Frontex compte plus de 1'500 fonctionnaires des Etats membres déployés sur le territoire continental. (Leif Hinrichsen)

Au cours de la dernière semaine de janvier, la Pologne a commencé la construction d’un nouveau mur de 186 kilomètres de long étiré sur près de la moitié de sa frontière commune avec le Belarus. Le contrôle strict de l’immigration est une priorité pour l’Union européenne (UE), qui est restée sourde aux critiques du monde associatif, des organisations de défense des droits de l’homme et d’une partie de la classe politique continentale.

Ce mur de 5,5 mètres de haut sera terminé d’ici le milieu de l’année et coûtera 340 millions d’euros, dont 24 millions d’euros serviront exclusivement à l’installation de caméras de sécurité et de capteurs de mouvements.

Des murs et encore des murs

Au cours de l’année écoulée, des milliers de migrants, principalement originaires du Kurdistan irakien, de Syrie, du Liban et d’Afghanistan, ont tenté de franchir la frontière polonaise pour entrer dans l’UE. La Pologne a créé une zone spéciale de haute sécurité, partiellement protégée par des barbelés et totalement fermée aux organisations non gouvernementales (ONG) humanitaires et à la presse.
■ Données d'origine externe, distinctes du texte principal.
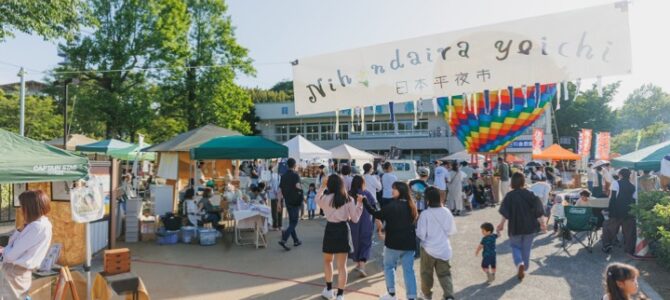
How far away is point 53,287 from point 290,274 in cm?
310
Ce nouveau mur en construction vient s’ajouter à un réseau de clôtures qui existent dans différentes parties du continent. Certaines ont une histoire plus longue, comme celles de Ceuta et Melilla en Espagne, de Chypre, et de Kaliningrad entre la Lituanie et la Russie. D’autres sont plus récents: celui sur le fleuve Evros en Grèce, celui entre la Bulgarie et la Turquie, celui du port de Calais (entre la France et la Grande-Bretagne), celui de la route arctique, ainsi que celui construit en Macédoine du Nord et celui du nord des Balkans.

Plus de répression

Plus de 200’000 migrants irréguliers sont arrivés dans l’Union européenne en 2021, soit le nombre le plus élevé depuis 2017. Il est supérieur de près de 5 % à celui de 2020 et de 37% à celui de 2019, selon les informations officielles communiquées par Frontex, l’agence européenne de garde-frontières et de garde-côtes. (1) Présentant son rapport annuel au cours de la deuxième semaine de janvier, Frontex a souligné que plus de 65’000 personnes sont arrivées par la zone de la Méditerranée centrale, qui constitue le principal couloir d’immigration vers le territoire européen.

Le même rapport indique qu’au cours du seul premier semestre 2021, 8’239 personnes tentant d’entrer en Europe ont été refoulées. Il s’agit d’un record pour la politique anti-migratoire de l’Union européenne, qui avait déjà défini en 2020 un «pacte migratoire», reposant sur deux piliers essentiels: la protection des frontières et l’expulsion des immigrants illégaux.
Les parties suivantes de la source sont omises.